Ofelia

di Viviana Reda

J. E. Millais, Ofelia
J. E. Millais, Ofelia

Il grande giardino floreale circonda la reggia. Cunicoli e viottoli segreti si snodano attraverso le foglie e gli alberi da frutta, silenziosi, lungo il parco, indicando gli oscuri sentieri che conducono all’interno. I torrioni svettano alti e sulla cima enormi bandiere e celebri stendardi, consumati dal tempo, sono da monito a follie di cavalieri erranti. Le acque che zampillano da enormi fontane arabescate recano frescura e offrono riposo alle ombre.

A testimonio della vita che fu nel castello si erge alto un mausoleo ceruleo in onore di chi, dimenticato, un tempo visse e morì.

Egli è morto, ahi lasso, signora,

egli è morto, ahi lasso!”

Piangono queste mura, straziate da un oscuro delitto, piangono lacrime e sangue dell’empietà di chi fu, un giorno, re di Danimarca. Ma il silenzio risponde muto a chi ancora interroga e ricerca l’artefice di tanto dolore: il giovane e bello principe che un cuore aveva e in giro andava nei patii e nei porticati a cercare versi per la sua poesia. Ora il lusso è solo nella gramigna che pullula indisturbata nella solitudine dei cortili.

Ben meno lacunoso testimonio offre l’interno dell’immenso palazzo, fitto di corridoi e labirinti sotterranei e scale che si dipartono in ogni direzione, e terrazze, sopraelevate, e segrete, buie e inaccessibili, e interminabili scale a chiocciola le cui feritoie furon murate a non disturbarne il placido lutto. Vuoto è tutto d’intorno, e immoto all’apparenza solo talvolta fruscii che paiono gonne e sottane, e rumori silenti come fosser sospiri, e cigolii che ricordano passi.

Sembra…
Tutto,
come nel sogno,
un ricordo lontano,
sembra…
tutto:
vero.
La follia, la morte, il lutto.
Tutto.
Sembra.

Da lungi se si è attenti all’ascolto si sentono ancora le grida di chi, attonito del suo stesso dolore non volle o forse non riuscì a vivere senza cuore…

“E non ritornerà mai?

E non ritornerà mai?”

Le ombre parlano un mormorio rumoroso nel silenzio ed è accattivante vedere in esse forme, braccia, occhi che ricoprirono gli scheletri della storia. Come serpenti nella notte strisciano e delineano contorni altri…mura…troni…ragnatele.
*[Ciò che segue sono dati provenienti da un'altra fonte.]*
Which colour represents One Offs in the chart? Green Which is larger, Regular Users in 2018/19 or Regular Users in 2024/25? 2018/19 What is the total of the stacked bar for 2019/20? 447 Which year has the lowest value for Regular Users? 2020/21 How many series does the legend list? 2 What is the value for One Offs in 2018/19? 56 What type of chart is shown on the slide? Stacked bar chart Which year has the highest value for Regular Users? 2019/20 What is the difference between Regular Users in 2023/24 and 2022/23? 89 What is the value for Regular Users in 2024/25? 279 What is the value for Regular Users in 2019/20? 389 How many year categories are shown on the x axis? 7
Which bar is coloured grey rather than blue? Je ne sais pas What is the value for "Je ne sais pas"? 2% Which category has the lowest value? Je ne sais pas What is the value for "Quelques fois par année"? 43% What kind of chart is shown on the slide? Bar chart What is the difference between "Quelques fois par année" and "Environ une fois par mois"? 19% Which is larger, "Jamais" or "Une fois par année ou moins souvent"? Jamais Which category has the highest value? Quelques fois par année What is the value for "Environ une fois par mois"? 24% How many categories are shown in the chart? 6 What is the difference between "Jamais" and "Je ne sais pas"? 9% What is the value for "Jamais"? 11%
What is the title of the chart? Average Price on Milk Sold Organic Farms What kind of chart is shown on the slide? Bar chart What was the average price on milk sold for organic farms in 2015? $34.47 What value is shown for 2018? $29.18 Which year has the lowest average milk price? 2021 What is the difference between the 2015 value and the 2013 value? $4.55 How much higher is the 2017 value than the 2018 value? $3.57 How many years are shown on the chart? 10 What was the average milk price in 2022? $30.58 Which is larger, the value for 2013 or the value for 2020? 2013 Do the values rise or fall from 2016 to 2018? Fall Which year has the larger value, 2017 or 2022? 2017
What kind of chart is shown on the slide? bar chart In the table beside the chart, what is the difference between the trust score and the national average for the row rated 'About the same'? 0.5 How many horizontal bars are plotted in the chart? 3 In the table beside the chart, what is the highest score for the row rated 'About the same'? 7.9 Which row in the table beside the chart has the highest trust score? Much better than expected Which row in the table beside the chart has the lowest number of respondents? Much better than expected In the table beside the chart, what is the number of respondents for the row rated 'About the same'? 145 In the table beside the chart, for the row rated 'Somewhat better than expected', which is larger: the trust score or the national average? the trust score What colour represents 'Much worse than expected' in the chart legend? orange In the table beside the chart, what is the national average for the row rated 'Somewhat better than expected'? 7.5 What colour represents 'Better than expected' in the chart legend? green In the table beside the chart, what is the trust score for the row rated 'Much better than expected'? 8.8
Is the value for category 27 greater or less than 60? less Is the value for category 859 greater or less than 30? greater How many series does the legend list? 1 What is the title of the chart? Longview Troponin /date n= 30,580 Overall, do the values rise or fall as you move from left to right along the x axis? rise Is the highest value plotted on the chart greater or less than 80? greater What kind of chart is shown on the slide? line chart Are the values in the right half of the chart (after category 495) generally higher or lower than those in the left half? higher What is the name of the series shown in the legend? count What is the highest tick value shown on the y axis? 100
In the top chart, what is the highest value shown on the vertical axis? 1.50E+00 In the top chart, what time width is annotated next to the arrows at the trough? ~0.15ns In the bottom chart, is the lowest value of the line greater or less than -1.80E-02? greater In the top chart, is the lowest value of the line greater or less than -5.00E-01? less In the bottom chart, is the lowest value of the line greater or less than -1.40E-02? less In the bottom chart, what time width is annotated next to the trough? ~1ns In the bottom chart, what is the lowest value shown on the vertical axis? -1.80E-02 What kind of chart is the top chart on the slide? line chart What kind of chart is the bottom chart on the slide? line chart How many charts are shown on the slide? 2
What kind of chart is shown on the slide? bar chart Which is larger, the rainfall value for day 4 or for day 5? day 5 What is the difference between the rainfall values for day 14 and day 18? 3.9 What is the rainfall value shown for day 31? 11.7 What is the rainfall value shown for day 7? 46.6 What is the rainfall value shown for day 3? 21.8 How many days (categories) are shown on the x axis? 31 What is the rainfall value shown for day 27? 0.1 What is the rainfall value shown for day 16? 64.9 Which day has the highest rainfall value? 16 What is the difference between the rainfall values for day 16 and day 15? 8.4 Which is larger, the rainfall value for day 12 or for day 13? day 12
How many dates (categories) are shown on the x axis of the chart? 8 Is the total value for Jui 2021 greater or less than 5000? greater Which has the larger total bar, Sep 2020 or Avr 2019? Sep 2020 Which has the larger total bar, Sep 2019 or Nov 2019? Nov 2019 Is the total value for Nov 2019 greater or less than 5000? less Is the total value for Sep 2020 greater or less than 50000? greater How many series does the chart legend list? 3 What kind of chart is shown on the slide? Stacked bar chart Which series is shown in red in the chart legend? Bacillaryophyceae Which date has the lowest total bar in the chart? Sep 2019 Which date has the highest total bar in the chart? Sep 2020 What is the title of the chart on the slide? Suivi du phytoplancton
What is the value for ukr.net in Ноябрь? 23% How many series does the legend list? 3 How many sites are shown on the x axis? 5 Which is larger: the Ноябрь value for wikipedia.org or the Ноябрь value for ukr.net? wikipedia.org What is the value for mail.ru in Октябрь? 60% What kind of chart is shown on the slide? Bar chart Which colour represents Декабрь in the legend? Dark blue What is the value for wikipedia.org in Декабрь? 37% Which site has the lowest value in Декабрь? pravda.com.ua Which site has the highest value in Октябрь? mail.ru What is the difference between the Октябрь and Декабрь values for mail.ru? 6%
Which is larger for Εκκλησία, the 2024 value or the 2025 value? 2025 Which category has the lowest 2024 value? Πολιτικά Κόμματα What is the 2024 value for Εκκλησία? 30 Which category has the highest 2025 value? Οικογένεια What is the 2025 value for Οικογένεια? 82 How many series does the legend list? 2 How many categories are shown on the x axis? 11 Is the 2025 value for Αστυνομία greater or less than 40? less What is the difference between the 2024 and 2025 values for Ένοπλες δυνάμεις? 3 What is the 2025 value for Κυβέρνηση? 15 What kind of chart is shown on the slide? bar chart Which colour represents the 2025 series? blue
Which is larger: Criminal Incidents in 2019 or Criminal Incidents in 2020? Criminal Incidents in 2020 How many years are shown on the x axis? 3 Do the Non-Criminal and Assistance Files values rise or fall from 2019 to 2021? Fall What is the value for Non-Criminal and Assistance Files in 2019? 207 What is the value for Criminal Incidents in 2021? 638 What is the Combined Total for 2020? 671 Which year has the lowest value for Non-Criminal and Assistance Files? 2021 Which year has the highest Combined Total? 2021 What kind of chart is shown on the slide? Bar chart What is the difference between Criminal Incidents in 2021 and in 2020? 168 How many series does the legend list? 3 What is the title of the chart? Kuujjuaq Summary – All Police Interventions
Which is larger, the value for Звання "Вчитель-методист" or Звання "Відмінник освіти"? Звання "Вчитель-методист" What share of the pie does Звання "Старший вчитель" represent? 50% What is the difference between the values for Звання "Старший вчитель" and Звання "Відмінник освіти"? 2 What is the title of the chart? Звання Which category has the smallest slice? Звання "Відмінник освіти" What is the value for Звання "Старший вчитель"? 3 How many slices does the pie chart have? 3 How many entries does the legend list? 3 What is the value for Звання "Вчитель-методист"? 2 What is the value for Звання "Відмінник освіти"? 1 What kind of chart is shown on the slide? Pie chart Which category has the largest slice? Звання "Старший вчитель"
Dipinti di celebri artisti coprono le tetre pareti scolorendo d’ora in ora, così gli arazzi e le pitture murali in cui attori d’altri teatri restano immobili nell’inattualità dell’atto, all’angosciosa visione della morte e del suo autore.

Ombre di fumo, che furon dolore di sangue rappreso addietro, il cui odore acre si perde, nei colori che, sgretolati, sbiadiscono in grottesche figure. Forme e colori, oscuri nella penombra, si confondono in un mare confuso di specchi. Solo ombre sopravvivono oggi, riflessi evanescenti di corpi trapassati. Ma ancora l’argento conserva vivo il ricordo, custodito come un segreto, conserva nel vetro macchiato dal tempo, immagini di vita e di morte, d’amore e follia. Come specchiandosi in un anfratto perduto nel tempo, guardando svanire la vita, la gioia, di uno e di tutti, come specchiandosi sulla cima dell’universo, cercando in fondo all’abisso un senso eterno dell’eterno lutto…

Una vertigine…l’ultima prima …del …volo, un salto leggero verso l’acqua che m’avrebbe portato per sempre altrove, immortale nell’immagine della mia stessa morte.

Svanì nello specchio l’infernale pretesa d’esistere, sbiadì nell’ombra d’un riflesso la mitezza d’un amore impossibile. E dopo la vita, non fui altro che ombra tra le ombre. Immagine di morte, lì nello specchio.